'''

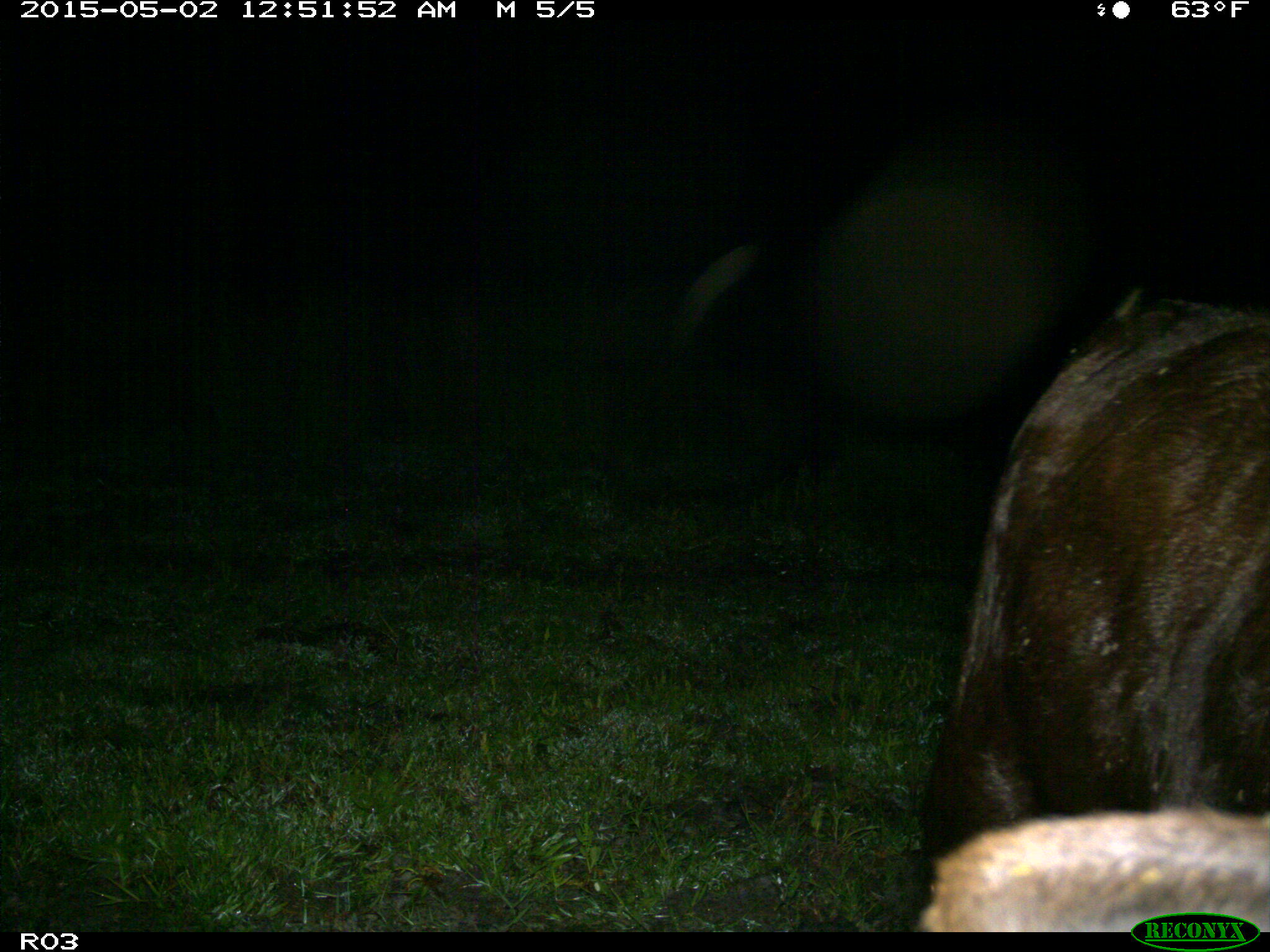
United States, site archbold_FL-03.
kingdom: Animalia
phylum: Chordata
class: Mammalia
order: Artiodactyla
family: Bovidae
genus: Bos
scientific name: Bos taurus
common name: domestic cow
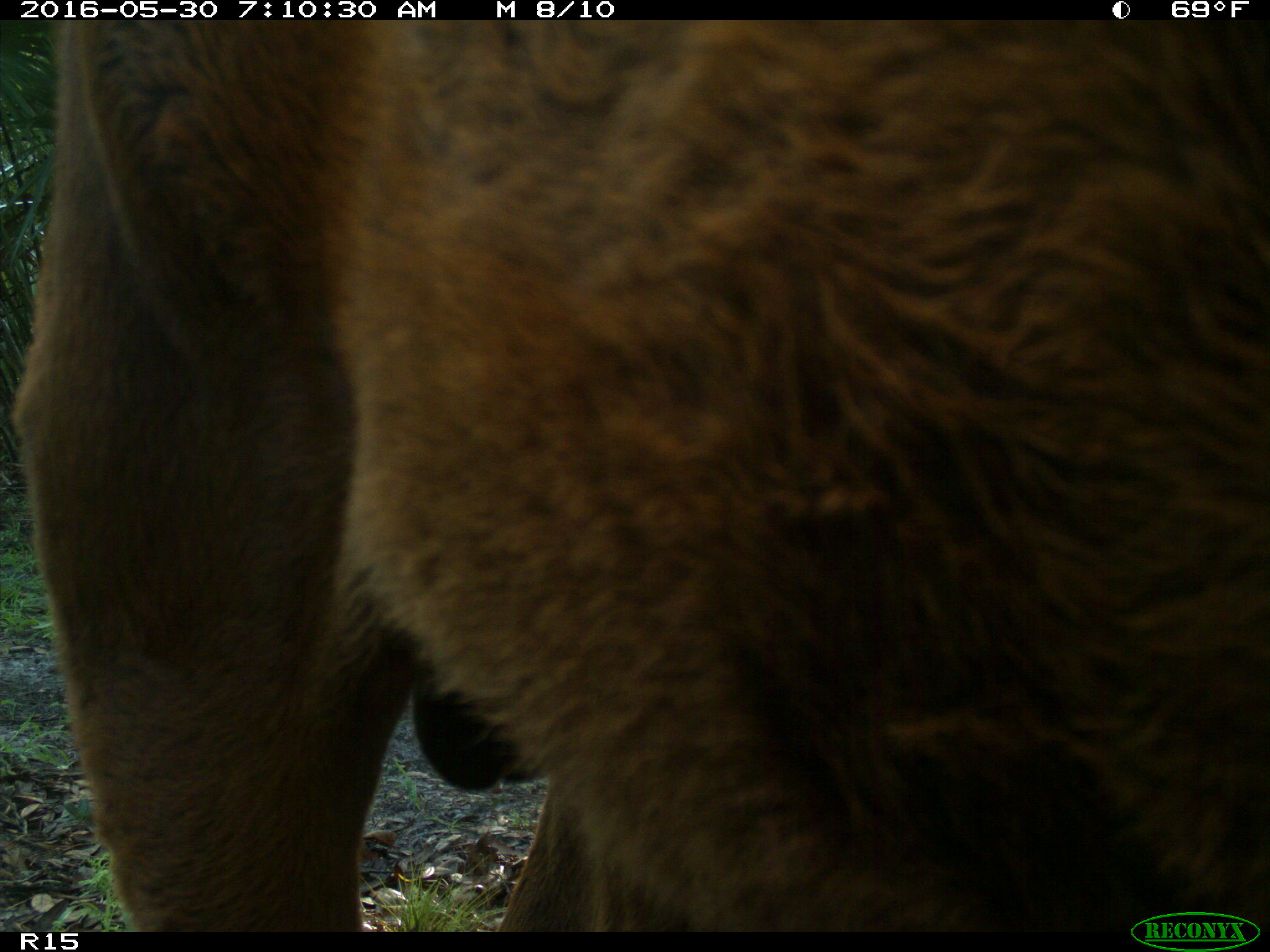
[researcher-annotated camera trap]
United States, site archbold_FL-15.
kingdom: Animalia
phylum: Chordata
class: Mammalia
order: Artiodactyla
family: Bovidae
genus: Bos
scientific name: Bos taurus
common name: domestic cow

'''

Required work:
Select from the material above each line in which the string "site" appears, and list those lines.

Response:
United States, site archbold_FL-03.
United States, site archbold_FL-15.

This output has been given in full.